On Sep 23, 2017 9:10 AM, "Ravasz" <ravasz...@gmail.com> wrote:
Hi,

I'm a bit late to the party but I wanted to chime in as I did my PhD on designing self-replicating plasmids for humans and now I am trying to engineer algae as a hobby.

As the previous replies already correctly stated, there is a mayor difference between prokaryotes and eukaryotes. Algae is a blanket term that encompasses organisms from both these domains so depending on exactly what species you want to work with you will need to go on very different routes.

Bacteria, as said by others here before me, will usually take up any plasmid that has a reasonable size and a matching replication origin. Most bugs will then gradually lose whatever genes you put on that plasmid as they will only want to hang on the selection markers which are hopefully encoded on your plasmid, while they will gradually switch off any other genes that don't provide them a growth advantage. You need specifically engineered bacteria that do not do that and keep expressing your genes of interest, but I'm afraid most popular alga species are notorious for having to be retransformed regularly as they just keep losing expression of any product they should be making.

For eukaryotes getting a plasmid to replicate in them is more tricky than it should be. It can be done but replication origins tend to be huge, complex and require several genes to work. I am happy to go into detail if interested, but by and large no one uses plasmids to stably express proteins in eukaryotes. Instead its a lot more popular to integrate the plasmid into the host genome, and this instantly solves the whole hassle of having to maintain an extra plasmid. So if eukaryotic algae are your thing, then you might want to use integrating plasmids for stable expression of any product you might need.
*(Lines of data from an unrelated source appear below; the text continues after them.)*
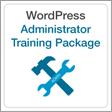 Online WordPress Admin Training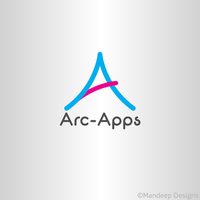 Arc Apps logo by Mandeep2u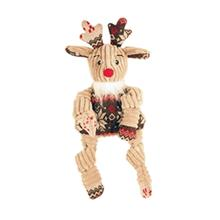 HuggleHounds Holiday Knottie Dog Toy - Rudy with Sweater
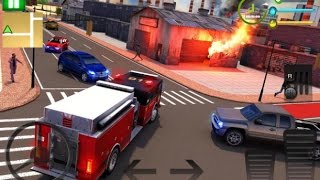 American FireFighter 2017 Android Gameplay HD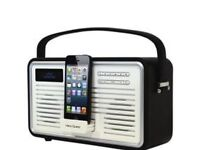 View Quest retro DAB digital radio with lightning dock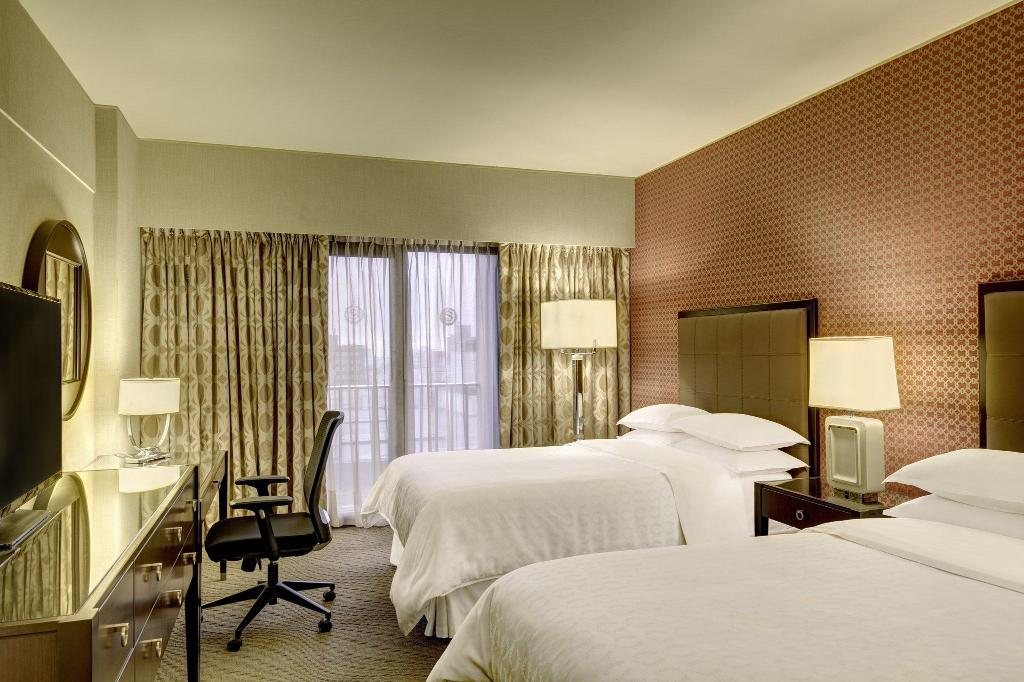 Awesome Sheraton Lima Hotel Convention Center In Peru Room Deals Home Interior And Landscaping Palasignezvosmurscom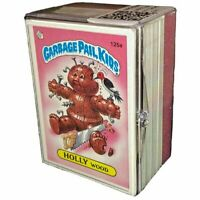 GARBAGE PAIL KIDS - ORIGINAL SERIES 4 - COMPLETE 91 CARD SET + WRAP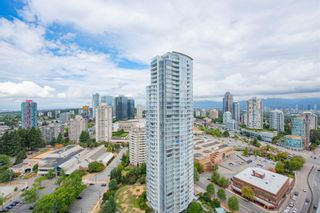 """Photo 2: 3106 6538 NELSON Avenue in Burnaby: Metrotown Condo for sale in """"MET 2"""" (Burnaby South)  : MLS®# R2608701"""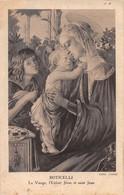 Boticelli (Tableau) - La Vierge - L'Enfant Jésus Et Saint Jean - Schilderijen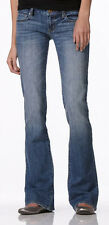AMERICAN EAGLE OUTFITTERS VINTAGE MEDIUM TRUE BOOT JEANS 6 Made In Canada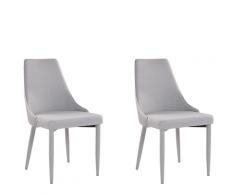 Set di 2 sedie in tessuto grigio CAMINO
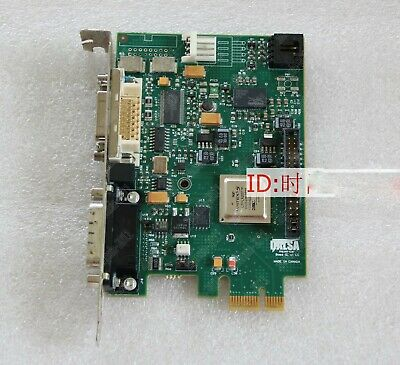 1PC used DALSA XL-F130-25401 OR-X1C0-XLB00 image capture card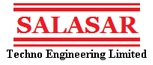 Salasar Techno Engineering Ltd Logo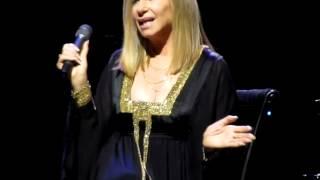 Barbra Streisand - Here's to Life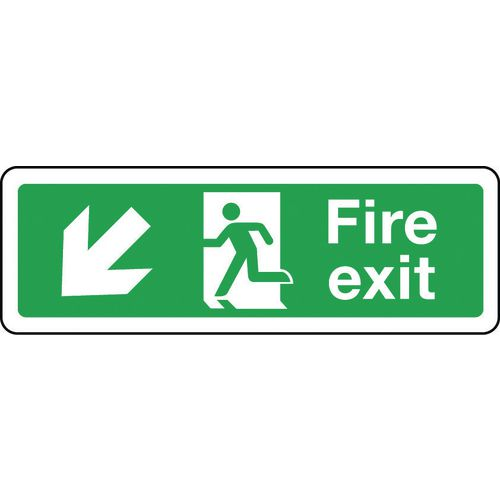 Sign Fire Exit Arrow Down Left 300x100 Polycarb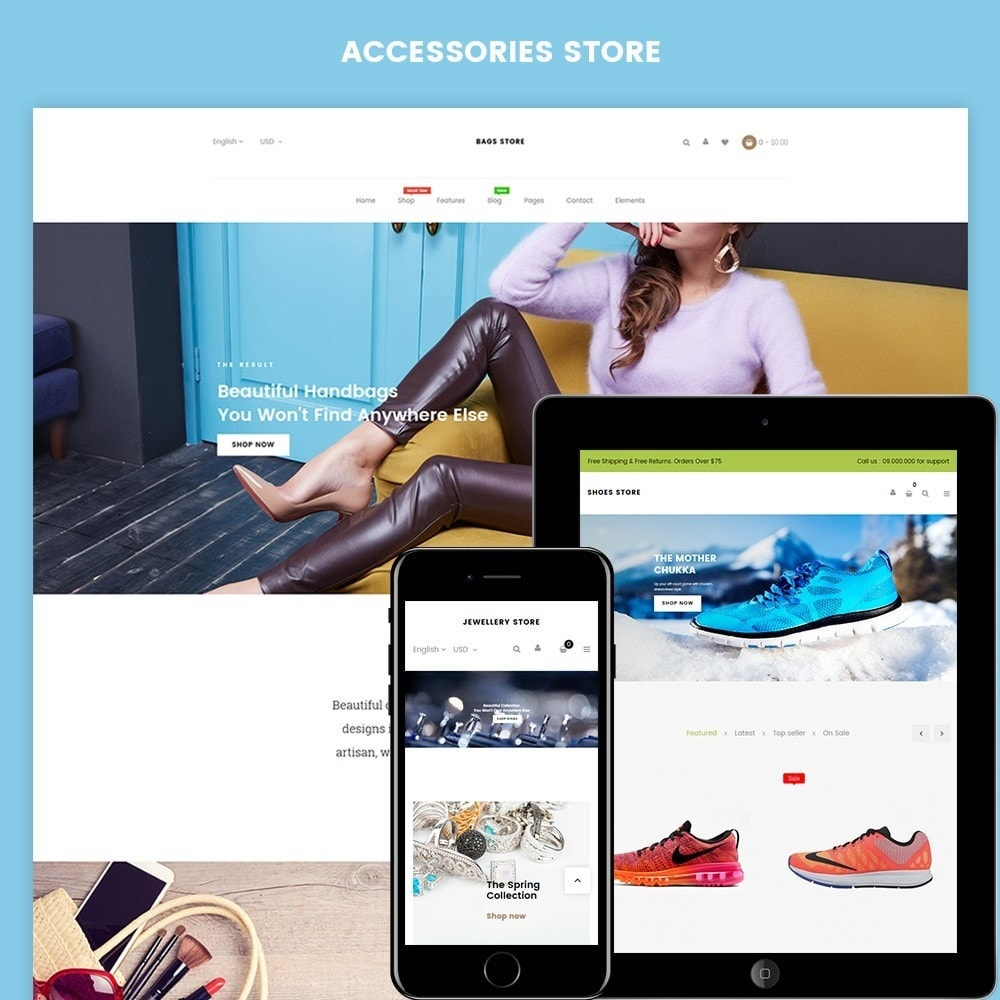 theme - Fashion & Shoes - Accessories - 1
Crispr-Cas9 or TALENs are also an option but these are more useful if you want to modify already existing genes rather than putting in something completely new.

If you feel like giving a bit more detail on what species you plan on using and what you want to achieve with it, then I think we can give you more specific information.

Cheers,
Mate

On Tuesday, 19 September 2017 17:33:09 UTC+1, Cory J. Geesaman wrote:
The title pretty much has the substance of this.  I'm curious if you can introduce plasmids to a cell via electroporation and have those plasmids replicated in subsequent cell divisions, or if they only end up in one of the cells while multi-generational versions must be incorporated into the DNA somehow.  Would the answer differ for different types of cells?